Metin Bölümü —
*****
KUR’AN İKLİMİ- – İslâm’a Davette Kur’ânî Metotlar

Yüce Allah, Nahl Sûresi 125. âyette şöyle buyurmaktadır:
﴿ادْعُ إِلَى سَبِيلِ رَبِّكَ بِالْحِكْمَةِ وَالْمَوْعِظَةِ الْحَسَنَةِ وَجَادِلْهُمْ بِالَّتِي هِيَ أَحْسَنُ إِنَّ رَبَّكَ هُوَ أَعْلَمُ بِمَنْ ضَلَّ عَنْ سَبِيلِهِ وَهُوَ أَعْلَمُ بِالْمُهْتَدِينَ﴾
“(Resûlüm!) Sen, Rabbinin yoluna (İslâm’a) hikmet ve güzel öğütle çağır ve onlarla en güzel şekilde mücadele et! Rabbin, kendi yolundan sapanları en iyi bilendir ve O, hidayete erenleri de çok iyi bilir.”
Yüce Allah, bu âyette katında makbul olan İslâm dinine nasıl davet edileceğinin metodunu açıklamaktadır. Bu âyette üç çeşit davet metodu belirtilmektedir. Bunlar âyetteki sıraya göre:
1. Allah’ın yoluna hikmetle davet etmek,
2. Allah’ın yoluna güzel öğütle davet etmek,
3. Allah’ın yoluna en güzel biçimde mücadele ederek davet etmek.
Her şeyin bir yöntem ve metodu olduğu gibi İslâmî davetin de elbette bir metotla yapılması gerekir. Zira ecdadımız “Usûlsüz vüsûl olmaz.” demişlerdir. Yani bir amaca, gayeye ulaşmak istiyorsanız mutlaka o işi bir usûl dâhilinde yapmanız gerekir. Nitekim Hz. Peygamber, bugüne göre ilim ve tekniğin sıfır olduğu bir zamanda İslâm dinini insanlara öyle bir tebliğ etmiştir ve irşad görevini yapmıştır ki, 23 yıl içerisinde tarihte eşine rastlanmayan büyük ve muhteşem bir devrimi gerçekleştirmiştir. Bunu yaparken de elbette Kur’ân’ın ön gördüğü davet ve tebliğ metodunu kullanmış ve başarıya ulaşmıştır.
Âyetteki “hikmet ve güzel öğütle Rabbinin yoluna davet et.” ifadesindeki rabbin yolundan kasıt İslâm dinidir. Âyette kimlerin hikmet ve güzel öğütle İslâm’a davet edilmesi gerektiği açıklanmamıştır. Acaba müşrikler mi, ehl-i kitap mı, münafıklar mı yoksa Müslümanlar mı hikmet ve güzel öğütle davet edileceklerdir? Bu davetin muhataplarının kimler olacağı belirtilmemiştir. Âyette yüklemin zikredilmemesi, hitabın umûmî olduğuna işaret etmektedir.[1] Zira Kur’ân-ı Kerîm, tek bir zümreyi değil, bütün insanları hidayete erdirmek için indirilmiş olan son ilâhî kitaptır. Bu durumda bütün insanlar, Kur’ân-ı Kerîm’in davet kapsamına girmektedirler.[2]
Bu âyetten İslâm’a davet edilecek insanların üç grup halinde değerlendirilmesi gerektiği anlaşılmaktadır. Burada âyetin ön gördüğü davet metotlarını teker teker kısaca açıklamak istiyoruz.
*****
[Görsellerle mekânsal veriler]
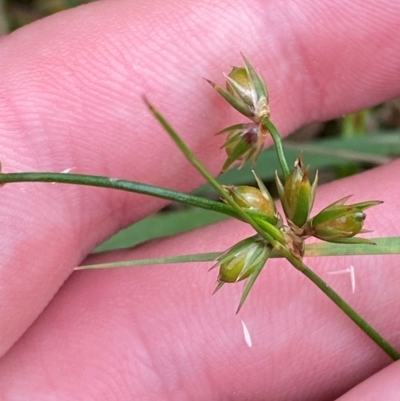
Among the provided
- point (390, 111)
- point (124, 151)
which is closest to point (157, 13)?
point (124, 151)

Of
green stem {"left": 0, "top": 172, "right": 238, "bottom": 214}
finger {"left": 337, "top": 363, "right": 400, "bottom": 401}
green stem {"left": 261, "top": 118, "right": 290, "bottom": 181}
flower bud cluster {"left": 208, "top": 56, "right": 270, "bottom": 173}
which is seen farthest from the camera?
finger {"left": 337, "top": 363, "right": 400, "bottom": 401}

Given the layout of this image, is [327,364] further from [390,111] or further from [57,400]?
[390,111]

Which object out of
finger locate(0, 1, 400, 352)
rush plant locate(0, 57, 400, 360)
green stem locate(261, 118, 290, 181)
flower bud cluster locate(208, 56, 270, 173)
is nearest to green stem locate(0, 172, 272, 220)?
rush plant locate(0, 57, 400, 360)

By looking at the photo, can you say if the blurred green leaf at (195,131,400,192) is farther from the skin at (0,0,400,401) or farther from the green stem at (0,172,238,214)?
the green stem at (0,172,238,214)

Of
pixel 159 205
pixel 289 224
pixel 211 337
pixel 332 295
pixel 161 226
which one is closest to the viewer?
pixel 289 224

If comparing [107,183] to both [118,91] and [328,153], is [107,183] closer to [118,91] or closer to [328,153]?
[118,91]

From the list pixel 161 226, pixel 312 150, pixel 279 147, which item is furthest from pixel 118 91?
pixel 312 150

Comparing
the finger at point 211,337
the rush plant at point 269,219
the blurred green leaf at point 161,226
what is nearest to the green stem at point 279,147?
the rush plant at point 269,219
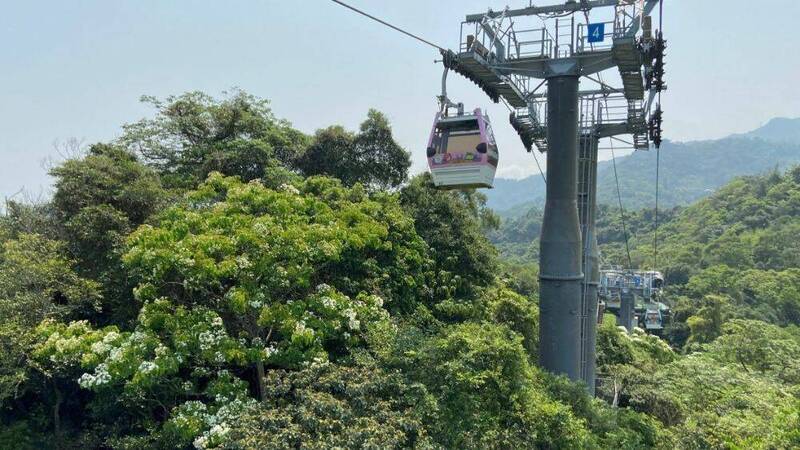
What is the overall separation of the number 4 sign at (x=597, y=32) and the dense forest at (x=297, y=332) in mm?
6439

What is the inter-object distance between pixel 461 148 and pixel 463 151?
0.29 feet

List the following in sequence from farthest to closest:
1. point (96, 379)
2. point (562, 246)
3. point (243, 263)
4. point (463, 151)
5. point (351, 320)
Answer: point (562, 246) → point (463, 151) → point (351, 320) → point (243, 263) → point (96, 379)

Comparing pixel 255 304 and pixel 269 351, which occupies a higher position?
pixel 255 304

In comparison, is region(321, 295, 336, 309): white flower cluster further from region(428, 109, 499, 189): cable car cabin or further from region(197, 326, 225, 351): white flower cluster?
region(428, 109, 499, 189): cable car cabin

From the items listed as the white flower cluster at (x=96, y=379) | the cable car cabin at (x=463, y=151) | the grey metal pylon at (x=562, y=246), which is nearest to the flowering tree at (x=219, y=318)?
the white flower cluster at (x=96, y=379)

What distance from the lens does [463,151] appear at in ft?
36.1

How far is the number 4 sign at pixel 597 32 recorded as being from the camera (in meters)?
11.3

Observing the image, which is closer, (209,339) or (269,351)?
(209,339)

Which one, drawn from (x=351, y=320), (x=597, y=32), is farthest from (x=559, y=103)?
(x=351, y=320)

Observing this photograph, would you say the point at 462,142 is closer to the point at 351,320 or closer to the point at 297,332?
the point at 351,320

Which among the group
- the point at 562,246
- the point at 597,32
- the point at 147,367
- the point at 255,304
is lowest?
the point at 147,367

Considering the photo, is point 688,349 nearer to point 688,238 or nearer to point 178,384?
point 178,384

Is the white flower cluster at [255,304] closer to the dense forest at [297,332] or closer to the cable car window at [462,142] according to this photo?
the dense forest at [297,332]

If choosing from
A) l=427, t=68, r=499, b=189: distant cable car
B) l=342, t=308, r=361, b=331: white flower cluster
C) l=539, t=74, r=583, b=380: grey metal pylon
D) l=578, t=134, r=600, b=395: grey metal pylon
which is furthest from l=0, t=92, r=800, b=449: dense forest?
l=427, t=68, r=499, b=189: distant cable car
*****
Alıştırma Amacı —
İslâm'a davette Kur'ânî metotları ele alan metni, son cümlesinden sonrasını yazarak sürdürün.

Alıştırma Yanıtı —
1. Allah Yoluna/İslâm’a Hikmetle Davet Etmek
İslâm’a davet metotlarının birincisi, hikmetle davet etmektir. İslâm dinine hikmetle davet edilecek olan insanlar, gerçeği öğrenmek isteyen, anlayışlı ve olgun insanlardır. Onların kesin delillerle davet edilmesi doğru olur ki, kesin delil ise hikmettir. Hikmet kavramı çok geniş anlamları olan zengin bir kavramdır. Ancak bu âyette geçen hikmet kelimesi başlıca şu manalara gelmektedir:
1.Muhatapların kültür seviyesini gözeterek doyurucu, ikna edici, aynı zamanda bilimsel delillerle davet etmek.
2.Hakikati yansıtan belgelerle davet etmek.
3.Muhataba faydalı olacak, akıllara ışık tutan ve vicdanları harekete geçirebilecek örnekler vermek suretiyle davet etmek.[3]
2. Allah Yoluna/İslâm’a Güzel Öğütle Davet Etmek
İslâm’a davet metotlarının ikincisi, mev’ize-i hasene/güzel öğütle davet etmektir.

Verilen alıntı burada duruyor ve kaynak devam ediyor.